Governance

‘Today, people love seeing reality in movies’

Nila Madhab Panda spoke to Down To Earth about his film and doing ‘realistic’ cinema

 
By Rajat Ghai
Last Updated: Tuesday 12 April 2016

Why did you think of making a movie based on the theme of water conservation?

Well, there is an emotional issue to it because as a storyteller, every director has something to do with the story of the movies he makes. For me, this story has to do with my childhood and early life. I belong to the Kalahandi-Bolangir area in Odisha, where we have seen water crisis three decades back. The water crisis was because of human-made drought. Of course, the area was a rain-shadow region. But if water would have been conserved, the population would not have suffered. I decided to make something on this issue. I have already made a lot of documentaries on this. Then I thought, why should I make another dark documentary telling the truth? Instead, why not make a film showing what happens when you do not have water. The idea was to make a satire, where you learn about the importance of water and learn how to conserve it.

Why are mainstream moviemakers taking up more and more projects on realistic issues?

I think audiences are changing. They are smart now. They have exposure to all kinds of cinema from all over the world. People are no longer interested in just mindless entertainment. Also, story-telling has changed with time. People love seeing reality in movies. The newer breed of directors, when they see this, make movies that are realistic and yet entertaining. And such movies sell well too.

Is there a market for realistic cinema?

India is still struggling in that regard. For instance, if you go to Europe or America, there is a large market for documentaries and short films as well. Here, the market is largely dominated by Bollywood and in that, by the mass entertainers starring big stars. But that is slowly changing. The multiplex audience today likes a Paan Singh Tomar, an I am Kalam and a Dum Laga Ke Haishaa. This market is still in its nascent stages, but it is growing.

If you make a realistic film and it does not do well, does that deter you from repeating the experiment?

As an artist, it is my job to tell a story the way I like it.
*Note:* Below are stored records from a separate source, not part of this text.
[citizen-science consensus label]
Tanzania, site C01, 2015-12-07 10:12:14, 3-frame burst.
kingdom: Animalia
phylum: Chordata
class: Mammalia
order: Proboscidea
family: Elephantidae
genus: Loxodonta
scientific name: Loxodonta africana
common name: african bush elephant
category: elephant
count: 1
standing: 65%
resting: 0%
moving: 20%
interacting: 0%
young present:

Otherwise, what is the difference between a builder and me? A builder will construct a two-bedroom flat if that is what the public wants. Similarly, a populist filmmaker will show sex and violence in his movie if that is what the public wants. But that is business and not art. Of course, there is a huge investment that has to be recovered. But at the end of the day, as an artist, I have to explore all kinds of stories.

Will realism become a recurrent theme in the cinema of the future given our ever-increasing problems?

I think that is where we are heading to. In the last 8-10 years, the new India which has emerged is an arrogant one, flushed with new money. Because of this new money and mass globalisation, we have forgotten our own cultural moorings in trying to ape the west. We tried to become modern, but have we really become that? Our next generation, which has grown up in these times, will definitely be more realistic in their outlook towards life and this will get reflected in the cinema of the future.